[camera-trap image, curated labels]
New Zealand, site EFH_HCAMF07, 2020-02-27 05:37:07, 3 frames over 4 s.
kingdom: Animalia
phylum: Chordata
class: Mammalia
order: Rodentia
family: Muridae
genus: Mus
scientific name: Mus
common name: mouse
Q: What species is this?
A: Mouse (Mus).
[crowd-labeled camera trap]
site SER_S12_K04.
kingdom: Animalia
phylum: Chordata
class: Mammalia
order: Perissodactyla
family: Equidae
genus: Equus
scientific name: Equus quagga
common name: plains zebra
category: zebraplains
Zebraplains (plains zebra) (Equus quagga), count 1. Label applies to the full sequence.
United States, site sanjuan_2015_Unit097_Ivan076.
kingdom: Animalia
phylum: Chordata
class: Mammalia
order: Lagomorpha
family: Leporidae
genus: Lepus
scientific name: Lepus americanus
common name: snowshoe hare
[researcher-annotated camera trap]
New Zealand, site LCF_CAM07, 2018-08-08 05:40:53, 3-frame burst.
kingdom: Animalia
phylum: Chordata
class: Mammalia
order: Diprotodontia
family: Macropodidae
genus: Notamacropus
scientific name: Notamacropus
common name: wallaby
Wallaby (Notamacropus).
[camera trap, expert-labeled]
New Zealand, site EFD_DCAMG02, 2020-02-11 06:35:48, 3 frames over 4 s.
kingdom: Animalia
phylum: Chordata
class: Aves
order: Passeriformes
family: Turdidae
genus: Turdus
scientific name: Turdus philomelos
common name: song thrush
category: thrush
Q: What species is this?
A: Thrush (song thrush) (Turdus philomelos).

*-*-*

## Problem requirements
Extract all of the data above and output it character for character.

## Reply
[camera-trap image, curated labels]
New Zealand, site EFH_HCAMF07, 2020-02-27 05:37:07, 3 frames over 4 s.
kingdom: Animalia
phylum: Chordata
class: Mammalia
order: Rodentia
family: Muridae
genus: Mus
scientific name: Mus
common name: mouse
Q: What species is this?
A: Mouse (Mus).
[crowd-labeled camera trap]
site SER_S12_K04.
kingdom: Animalia
phylum: Chordata
class: Mammalia
order: Perissodactyla
family: Equidae
genus: Equus
scientific name: Equus quagga
common name: plains zebra
category: zebraplains
Zebraplains (plains zebra) (Equus quagga), count 1. Label applies to the full sequence.
United States, site sanjuan_2015_Unit097_Ivan076.
kingdom: Animalia
phylum: Chordata
class: Mammalia
order: Lagomorpha
family: Leporidae
genus: Lepus
scientific name: Lepus americanus
common name: snowshoe hare
[researcher-annotated camera trap]
New Zealand, site LCF_CAM07, 2018-08-08 05:40:53, 3-frame burst.
kingdom: Animalia
phylum: Chordata
class: Mammalia
order: Diprotodontia
family: Macropodidae
genus: Notamacropus
scientific name: Notamacropus
common name: wallaby
Wallaby (Notamacropus).
[camera trap, expert-labeled]
New Zealand, site EFD_DCAMG02, 2020-02-11 06:35:48, 3 frames over 4 s.
kingdom: Animalia
phylum: Chordata
class: Aves
order: Passeriformes
family: Turdidae
genus: Turdus
scientific name: Turdus philomelos
common name: song thrush
category: thrush
Q: What species is this?
A: Thrush (song thrush) (Turdus philomelos).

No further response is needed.